→ やること
A – 本文によると、今朝の気温は何度でしたか。
B – 本文の「でも未だ冬の初めなのだ。晩秋」から「上がるのも遅い〜おそ松クン。」まで、その語句も含めてそのまま書き写してください。

予報は当たった。
夏の終わり、そう早も秋の気配濃厚とも予感された頃に聞かされた今年の冬の長期予想、どちらかと言えば暖冬。
でも未だ冬の初めなのだ。晩秋。当地ではこれから野山にも紅葉黄葉の色が濃くなって来ようが、まだまだ緑の色が辺りを支配している。それでもこんなに暖かい朝を迎えるのはヤハリ暖冬なのだろうと予感される。今朝の気温は摂氏14度、先週の低温なぞは何だったンだろうかとも振り返って見るのだ。いやいや見返る程の事もなかろう、夕暮れが近付いて来た訳じゃない、未だ朝日も昇らない時刻。夏の最中ならば疾っくに暑さが感ぜられるのに、この季節は日の出も気温が上がるのも遅い〜おそ松クン。
★成り行きに任す暮しの返り 鯨井孝一
▼〜季語は「返り花・帰り花」で初冬。かえり咲きの花。暖かい小春日和がつづくと、梅や桜、桃の花が咲くことがある。狂い花とも。

画像にもとづく空間の記録
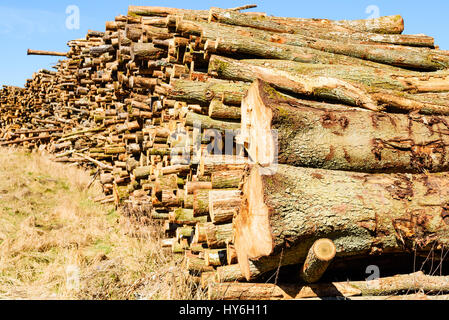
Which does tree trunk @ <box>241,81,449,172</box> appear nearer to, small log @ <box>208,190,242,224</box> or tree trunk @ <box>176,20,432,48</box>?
small log @ <box>208,190,242,224</box>

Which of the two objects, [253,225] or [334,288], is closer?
[253,225]

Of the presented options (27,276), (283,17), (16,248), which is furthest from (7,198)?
(283,17)

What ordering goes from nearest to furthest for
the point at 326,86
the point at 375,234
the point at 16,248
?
1. the point at 375,234
2. the point at 326,86
3. the point at 16,248

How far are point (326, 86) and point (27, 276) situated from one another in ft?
15.9

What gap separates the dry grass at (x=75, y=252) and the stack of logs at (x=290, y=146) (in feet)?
1.50

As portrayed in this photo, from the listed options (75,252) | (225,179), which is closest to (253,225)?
(225,179)

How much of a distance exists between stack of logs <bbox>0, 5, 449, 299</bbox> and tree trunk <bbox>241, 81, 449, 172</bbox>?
13 millimetres

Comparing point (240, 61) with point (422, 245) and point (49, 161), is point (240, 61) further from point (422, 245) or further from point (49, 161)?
point (49, 161)

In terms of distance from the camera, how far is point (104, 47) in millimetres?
11180

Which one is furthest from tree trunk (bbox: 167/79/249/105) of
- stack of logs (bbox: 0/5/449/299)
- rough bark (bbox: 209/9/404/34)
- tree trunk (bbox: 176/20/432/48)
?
rough bark (bbox: 209/9/404/34)

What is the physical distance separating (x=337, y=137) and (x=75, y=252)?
463 cm

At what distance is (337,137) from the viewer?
10.4 ft

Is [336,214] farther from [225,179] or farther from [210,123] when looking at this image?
[210,123]

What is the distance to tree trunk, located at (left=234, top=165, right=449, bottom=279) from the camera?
2.62m
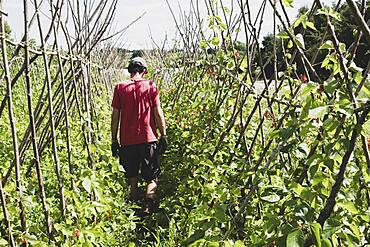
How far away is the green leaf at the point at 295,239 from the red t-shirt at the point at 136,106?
10.2ft

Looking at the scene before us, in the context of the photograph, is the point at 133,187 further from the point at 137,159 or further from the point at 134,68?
the point at 134,68

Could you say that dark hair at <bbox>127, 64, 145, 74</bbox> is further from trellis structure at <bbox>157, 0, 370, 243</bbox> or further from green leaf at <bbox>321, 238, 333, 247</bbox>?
green leaf at <bbox>321, 238, 333, 247</bbox>

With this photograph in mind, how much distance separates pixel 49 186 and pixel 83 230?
4.64ft

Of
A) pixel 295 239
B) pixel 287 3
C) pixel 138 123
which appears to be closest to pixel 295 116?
pixel 287 3

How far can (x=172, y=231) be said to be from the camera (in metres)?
3.22

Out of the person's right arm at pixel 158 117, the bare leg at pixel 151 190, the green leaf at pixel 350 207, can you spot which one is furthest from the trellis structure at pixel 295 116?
the bare leg at pixel 151 190

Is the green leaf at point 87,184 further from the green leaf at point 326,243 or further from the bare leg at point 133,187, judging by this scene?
the bare leg at point 133,187

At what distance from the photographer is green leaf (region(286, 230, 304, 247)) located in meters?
1.09

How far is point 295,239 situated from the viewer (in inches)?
43.1

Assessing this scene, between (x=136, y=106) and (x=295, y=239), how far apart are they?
10.4 feet

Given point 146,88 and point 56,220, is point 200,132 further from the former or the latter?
point 56,220

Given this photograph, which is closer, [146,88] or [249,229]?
[249,229]

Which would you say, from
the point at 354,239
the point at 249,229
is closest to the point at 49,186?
the point at 249,229

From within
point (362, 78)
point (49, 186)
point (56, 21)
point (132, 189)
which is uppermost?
point (56, 21)
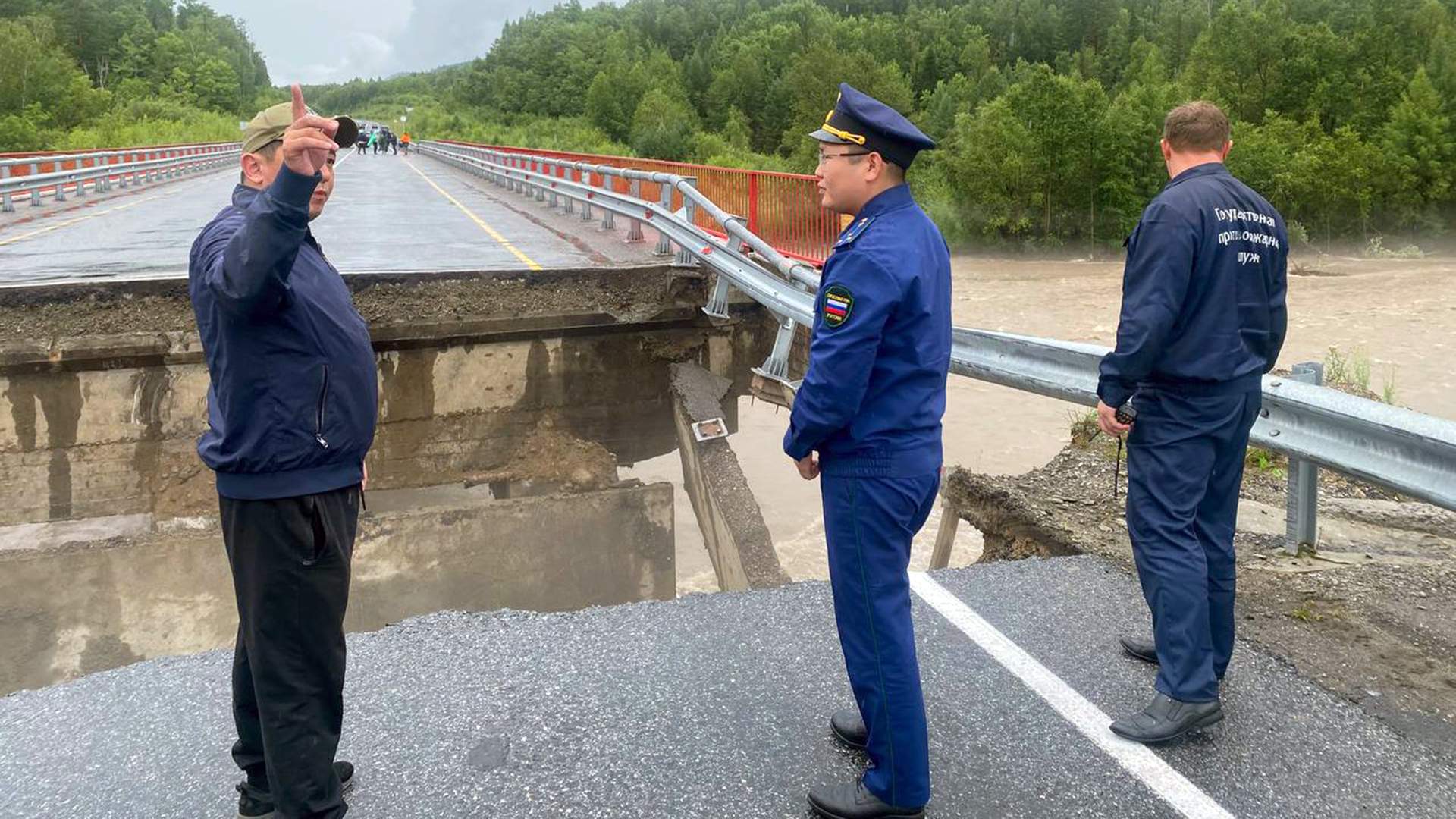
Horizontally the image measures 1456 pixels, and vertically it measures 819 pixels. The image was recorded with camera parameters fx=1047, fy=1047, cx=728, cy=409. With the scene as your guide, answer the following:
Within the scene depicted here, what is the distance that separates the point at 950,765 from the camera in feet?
10.1

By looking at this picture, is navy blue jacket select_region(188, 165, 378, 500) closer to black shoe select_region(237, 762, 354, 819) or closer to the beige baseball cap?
the beige baseball cap

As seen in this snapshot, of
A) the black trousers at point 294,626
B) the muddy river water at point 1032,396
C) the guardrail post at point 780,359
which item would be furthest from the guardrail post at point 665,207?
the black trousers at point 294,626

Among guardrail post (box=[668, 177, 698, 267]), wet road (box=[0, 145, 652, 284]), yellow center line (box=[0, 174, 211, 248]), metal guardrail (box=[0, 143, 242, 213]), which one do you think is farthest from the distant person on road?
metal guardrail (box=[0, 143, 242, 213])

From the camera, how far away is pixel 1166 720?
10.4 ft

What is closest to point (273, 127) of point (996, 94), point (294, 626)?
point (294, 626)

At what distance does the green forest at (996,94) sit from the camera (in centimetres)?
4562

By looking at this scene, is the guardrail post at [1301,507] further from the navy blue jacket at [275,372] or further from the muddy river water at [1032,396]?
the muddy river water at [1032,396]

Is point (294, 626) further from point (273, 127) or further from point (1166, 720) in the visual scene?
point (1166, 720)

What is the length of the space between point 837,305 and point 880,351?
0.18 m

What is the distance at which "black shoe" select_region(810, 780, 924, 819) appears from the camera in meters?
2.79

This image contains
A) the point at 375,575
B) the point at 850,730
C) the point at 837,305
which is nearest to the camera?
the point at 837,305

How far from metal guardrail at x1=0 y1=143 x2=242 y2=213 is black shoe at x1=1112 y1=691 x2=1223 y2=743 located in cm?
2170

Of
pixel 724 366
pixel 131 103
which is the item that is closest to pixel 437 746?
pixel 724 366

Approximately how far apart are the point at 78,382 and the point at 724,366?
567 centimetres
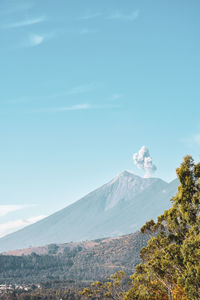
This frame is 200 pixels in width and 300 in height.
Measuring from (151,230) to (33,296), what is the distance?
173 m

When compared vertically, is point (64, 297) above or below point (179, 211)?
below

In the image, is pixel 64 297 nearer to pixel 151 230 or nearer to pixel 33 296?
pixel 33 296

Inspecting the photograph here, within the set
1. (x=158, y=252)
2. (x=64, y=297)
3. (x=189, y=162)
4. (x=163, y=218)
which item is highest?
(x=189, y=162)

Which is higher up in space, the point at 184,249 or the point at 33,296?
the point at 184,249

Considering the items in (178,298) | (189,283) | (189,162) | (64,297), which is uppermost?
(189,162)

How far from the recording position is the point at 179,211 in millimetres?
25703

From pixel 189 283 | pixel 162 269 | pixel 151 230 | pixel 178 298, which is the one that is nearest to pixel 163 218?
pixel 151 230

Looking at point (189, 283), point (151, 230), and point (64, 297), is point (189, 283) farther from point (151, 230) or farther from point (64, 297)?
point (64, 297)

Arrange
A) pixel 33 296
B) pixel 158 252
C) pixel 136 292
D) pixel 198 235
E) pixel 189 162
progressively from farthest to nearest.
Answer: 1. pixel 33 296
2. pixel 136 292
3. pixel 158 252
4. pixel 189 162
5. pixel 198 235

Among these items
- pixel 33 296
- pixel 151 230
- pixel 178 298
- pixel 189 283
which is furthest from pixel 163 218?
pixel 33 296

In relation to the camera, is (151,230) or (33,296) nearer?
(151,230)

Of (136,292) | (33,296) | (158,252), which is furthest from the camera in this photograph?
(33,296)

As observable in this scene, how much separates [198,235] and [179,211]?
3880 millimetres

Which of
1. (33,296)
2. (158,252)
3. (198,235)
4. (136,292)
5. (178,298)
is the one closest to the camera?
(198,235)
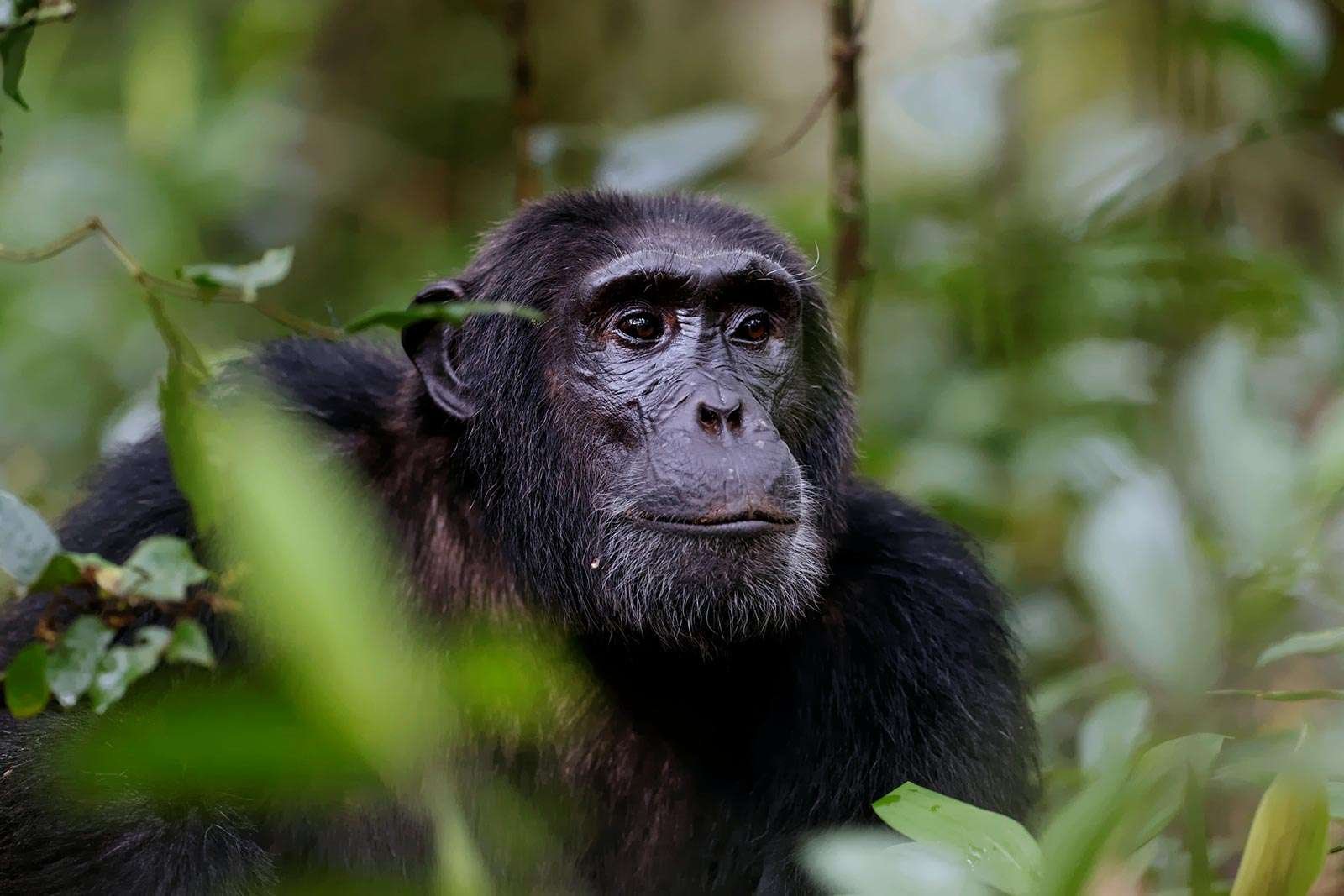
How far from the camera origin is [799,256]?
16.1 ft

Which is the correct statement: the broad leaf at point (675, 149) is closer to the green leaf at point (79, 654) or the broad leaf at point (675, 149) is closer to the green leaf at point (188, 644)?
the green leaf at point (188, 644)

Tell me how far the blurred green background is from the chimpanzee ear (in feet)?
4.77

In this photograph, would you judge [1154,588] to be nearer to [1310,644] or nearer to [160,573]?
[1310,644]

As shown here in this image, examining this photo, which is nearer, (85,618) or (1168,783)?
(1168,783)

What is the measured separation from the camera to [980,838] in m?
2.34

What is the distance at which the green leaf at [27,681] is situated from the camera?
2.81 m

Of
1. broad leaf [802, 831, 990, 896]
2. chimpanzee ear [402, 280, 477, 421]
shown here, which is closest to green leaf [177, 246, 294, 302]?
chimpanzee ear [402, 280, 477, 421]

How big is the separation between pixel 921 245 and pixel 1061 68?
251 cm

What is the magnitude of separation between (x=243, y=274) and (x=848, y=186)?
3329mm

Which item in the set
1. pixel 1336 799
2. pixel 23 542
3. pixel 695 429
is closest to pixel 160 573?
pixel 23 542

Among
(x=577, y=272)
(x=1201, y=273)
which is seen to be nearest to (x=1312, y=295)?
(x=1201, y=273)

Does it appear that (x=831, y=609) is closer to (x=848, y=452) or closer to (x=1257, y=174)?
(x=848, y=452)

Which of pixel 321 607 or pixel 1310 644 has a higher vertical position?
pixel 321 607

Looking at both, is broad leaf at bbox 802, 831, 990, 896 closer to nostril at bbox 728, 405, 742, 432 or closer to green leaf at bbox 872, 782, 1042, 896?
green leaf at bbox 872, 782, 1042, 896
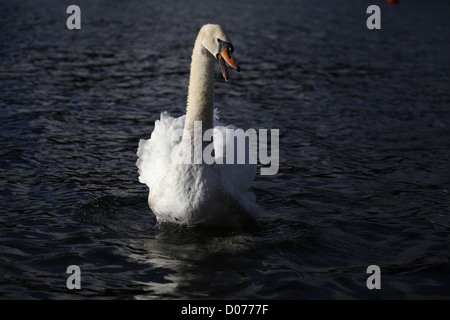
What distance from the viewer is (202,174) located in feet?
24.0

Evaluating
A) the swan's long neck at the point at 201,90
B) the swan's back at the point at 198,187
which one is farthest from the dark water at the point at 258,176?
the swan's long neck at the point at 201,90

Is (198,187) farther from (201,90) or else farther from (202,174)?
(201,90)

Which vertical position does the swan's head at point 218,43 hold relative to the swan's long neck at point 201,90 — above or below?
above

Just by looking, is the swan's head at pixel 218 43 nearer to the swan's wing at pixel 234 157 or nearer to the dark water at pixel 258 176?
the swan's wing at pixel 234 157

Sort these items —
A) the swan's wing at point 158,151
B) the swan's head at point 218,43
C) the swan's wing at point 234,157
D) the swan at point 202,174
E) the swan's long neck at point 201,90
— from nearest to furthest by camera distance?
the swan's head at point 218,43
the swan at point 202,174
the swan's long neck at point 201,90
the swan's wing at point 234,157
the swan's wing at point 158,151

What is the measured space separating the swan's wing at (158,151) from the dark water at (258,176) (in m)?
0.64

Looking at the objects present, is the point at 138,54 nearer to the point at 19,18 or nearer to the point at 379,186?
the point at 19,18

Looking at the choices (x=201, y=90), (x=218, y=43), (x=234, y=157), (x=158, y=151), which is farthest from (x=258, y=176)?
(x=218, y=43)

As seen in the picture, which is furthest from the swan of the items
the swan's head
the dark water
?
the dark water

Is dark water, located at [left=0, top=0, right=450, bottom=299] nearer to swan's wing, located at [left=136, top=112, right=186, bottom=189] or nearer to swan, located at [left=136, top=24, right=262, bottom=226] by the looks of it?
swan, located at [left=136, top=24, right=262, bottom=226]

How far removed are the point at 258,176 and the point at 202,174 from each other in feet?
10.8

→ 解答
A – 今朝の気温は摂氏14度でした。

B –
でも未だ冬の初めなのだ。晩秋。当地ではこれから野山にも紅葉黄葉の色が濃くなって来ようが、まだまだ緑の色が辺りを支配している。それでもこんなに暖かい朝を迎えるのはヤハリ暖冬なのだろうと予感される。今朝の気温は摂氏14度、先週の低温なぞは何だったンだろうかとも振り返って見るのだ。いやいや見返る程の事もなかろう、夕暮れが近付いて来た訳じゃない、未だ朝日も昇らない時刻。夏の最中ならば疾っくに暑さが感ぜられるのに、この季節は日の出も気温が上がるのも遅い〜おそ松クン。